→ Exercise objective: Reproduce the blog post on research frustrations below verbatim, from "We talk within" to "so is democracy.".

→ Extract provided:
Tuesday, February 23, 2010

Frustrations (Not the Fun Kind)

It does seem to me that with every topic I study from prostitution to climate change to transnationalism to toxic waste to education to children labeled as sex offenders and beyond, that no matter what the topic, I feel as though I'm getting too bogged down into the details and attacking a symptom to understand how it works. It's a very top-down approach, when what I want to be discovering is the heart of the cause of these symptoms, and the rhythm at which it beats. Again and again within the anthropological discourse from every class and research project, I've found at least one author (and usually many more than one) among the readings who lament the lack of inter- and intra-discipline discourse that shares the findings of a particular nuance within one of those segments of the larger picture. As I read, I feel as though I am being given one puzzle piece at a time for a jigsaw puzzle with over a billion parts. Somehow I get the feeling that even if I had all the pieces and hundreds of people to help me assemble the great picture, the image itself would distort the true workings going on beneath the cardboard backing.

Even if these three narrowed topics I've chosen could be selected from either through coin toss or long deliberation, I can't help feeling that if I were to spend years of my life focused on only one of them, my efforts would be wasted. There is a greater dialogue that needs to be happening that has some potential to reshape the ways in which we operate as a society. If I think locally, is there a place where I could best target that which is a smaller form of the greater cause? Would I recognize it if I saw its face?

We talk within academia about capitalism in terms of it as a corrupt system, but never use the word corrupt. Are we so frightened by what happened during the Red Scare to voice the problems inherent in this particular system? This is not to say that other models of governance and societal structures have been without their problems. Socialism is a nice idea in theory, but so is democracy.

→ Information supplied:
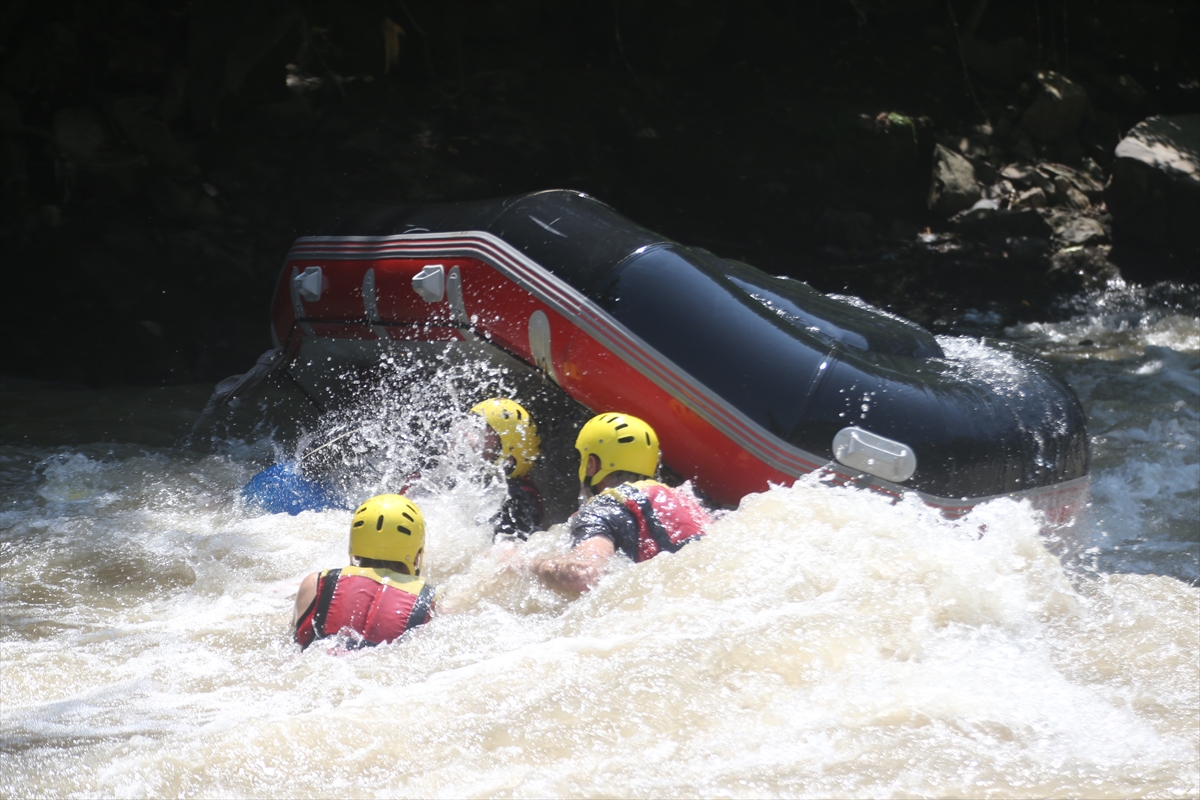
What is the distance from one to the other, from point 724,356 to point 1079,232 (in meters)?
6.80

→ Finished exercise:
We talk within academia about capitalism in terms of it as a corrupt system, but never use the word corrupt. Are we so frightened by what happened during the Red Scare to voice the problems inherent in this particular system? This is not to say that other models of governance and societal structures have been without their problems. Socialism is a nice idea in theory, but so is democracy.